3.1.2 Botulinum toxin (Clostridium botulinum): botulism
The botulinum toxin, produced by Clostridium botulinum, can be spread via foodborne vectors (consumption of spores in children or preformed toxin in adults), direct wound colonization and toxin production by C. botulinum, inhalation of aerosolized toxin, or an iatrogenic route via exposure to injectable therapeutic toxin (60). Regardless of the mode of transmission, infection from botulinum toxin results in a characteristic bilateral, symmetric, flaccid paralysis that can lead to respiratory failure. Ophthalmic manifestations include photophobia, ptosis, diplopia, mydriasis, and extraocular/eyelid paralysis (61). Treatment of botulism includes antitoxin administration and supportive care, and intubation may be required in instances of airway protection and respiratory failure (60, 62).
3.1.3 Francisella tularensis: tularemia
Francisella tularensis, like Yersinia pestis, is a poorly staining Gram-negative coccobacillus that can be transmitted by ingestion or inhalation and via tick bites (63). Studied by several countries in the 20th century and probably used to some degree in World War II (WWII), Tularemia presents with six forms – ulceroglandular, glandular, oculoglandular, oropharyngeal, typhoidal and respiratory (64–66). Each of these forms begins with a nonspecific, flu-like phase of headache, fever, fatigue, chills, and myalgias (64). Given the scope of this article, the focus will be on the oculoglandular form. As the only ophthalmic form of tularemia, this localized form manifests with symptoms of photophobia, lacrimation, conjunctivitis, yellow conjunctival ulcers, chemosis, and eyelid edema (10, 63, 67). These symptoms coincide with the formation of regional pre-auricular or submandibular lymphadenopathy, and treatment should include 10–21 days of tetracycline, aminoglycoside, or fluoroquinolone antibiotics (10).

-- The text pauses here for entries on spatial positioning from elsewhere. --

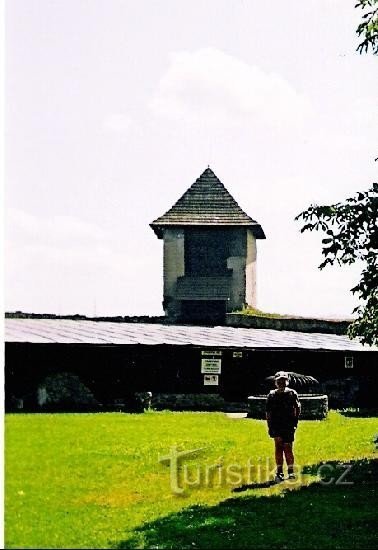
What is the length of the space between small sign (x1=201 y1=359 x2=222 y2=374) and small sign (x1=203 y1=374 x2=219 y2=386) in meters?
0.05

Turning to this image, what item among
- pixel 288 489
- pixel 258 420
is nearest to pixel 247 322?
pixel 258 420

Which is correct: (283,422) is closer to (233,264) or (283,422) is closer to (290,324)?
(290,324)

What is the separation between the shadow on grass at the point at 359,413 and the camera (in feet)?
23.1

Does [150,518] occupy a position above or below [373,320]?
below

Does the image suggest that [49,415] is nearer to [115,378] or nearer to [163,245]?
[115,378]

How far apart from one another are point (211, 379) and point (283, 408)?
1.40 m

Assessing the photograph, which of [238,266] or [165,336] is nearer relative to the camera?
[238,266]

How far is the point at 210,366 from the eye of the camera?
736 centimetres

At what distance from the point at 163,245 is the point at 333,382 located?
2.39 metres

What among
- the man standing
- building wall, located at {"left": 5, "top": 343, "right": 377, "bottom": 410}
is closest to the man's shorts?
the man standing

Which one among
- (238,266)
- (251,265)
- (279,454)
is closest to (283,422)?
(279,454)

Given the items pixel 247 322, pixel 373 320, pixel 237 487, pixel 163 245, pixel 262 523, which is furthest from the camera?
pixel 247 322

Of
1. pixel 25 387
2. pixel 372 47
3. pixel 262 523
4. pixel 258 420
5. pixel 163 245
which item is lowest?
pixel 262 523

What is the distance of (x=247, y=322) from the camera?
808 centimetres
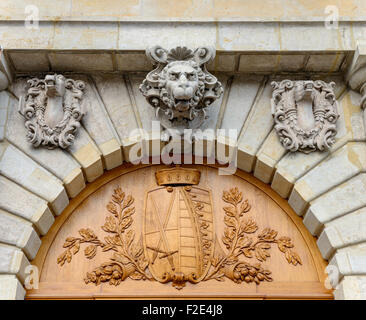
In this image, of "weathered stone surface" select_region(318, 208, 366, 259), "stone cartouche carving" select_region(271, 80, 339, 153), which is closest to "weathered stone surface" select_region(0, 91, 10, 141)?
"stone cartouche carving" select_region(271, 80, 339, 153)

3.1.4 Yersinia pestis: plague
Yersinia pestis, commonly known as plague, is a Gram-negative coccobacillus transmitted by flea bites, infected animal contact, and inhalation (68). Plague can manifest in bubonic, septicemic, and pneumonic forms, with pneumonic being the most likely bioterror threat due to the potential for particles to be aerosolized. In WWII, the Japanese military used plague on prisoners at Manchuria, and even deployed plague-infected fleas in a number of cities in China (69, 70). This form begins with a sudden onset of headache, chills, fever, tachypnea, tachycardia, and a cough that progresses from dry to hemoptysis (68, 71). Ocular plague has been described in mule deer, but no cases have been reported in humans (72). Infections can be successfully treated with an aminoglycoside, such as streptomycin (68, 71, 73).
3.2 Category B
The CDC has designated the following ten bacteria and two bacterial toxins as Category B agents.
3.2.1 Brucella spp.: brucellosis
Brucellosis is the clinical disease caused by species of the Brucella genus. Like many bacteria, Brucella can be transmitted by ingestion of contaminated food, inhalation, or contact with mucous membranes (74). The clinical manifestations of brucellosis are both numerous and nonspecific. Patients may present with flu-like illness, abdominal pain, hepatomegaly and splenomegaly, or arthralgia, with more severe cases reporting endocarditis, motor and cranial nerve deficits, meningitis, seizures, bronchopneumonia, and pleural adhesion (75). Despite the many clinical manifestations reported, ophthalmic manifestation is infrequent. One 26-year study in Peru described 52 patients with ocular brucellosis, with uveitis being the most common presentation although keratitis and conjunctivitis were also reported (76). Treatment of brucellosis is difficult, requiring a combination therapy of doxycycline plus streptomycin/gentamicin or doxycycline plus rifampin (77).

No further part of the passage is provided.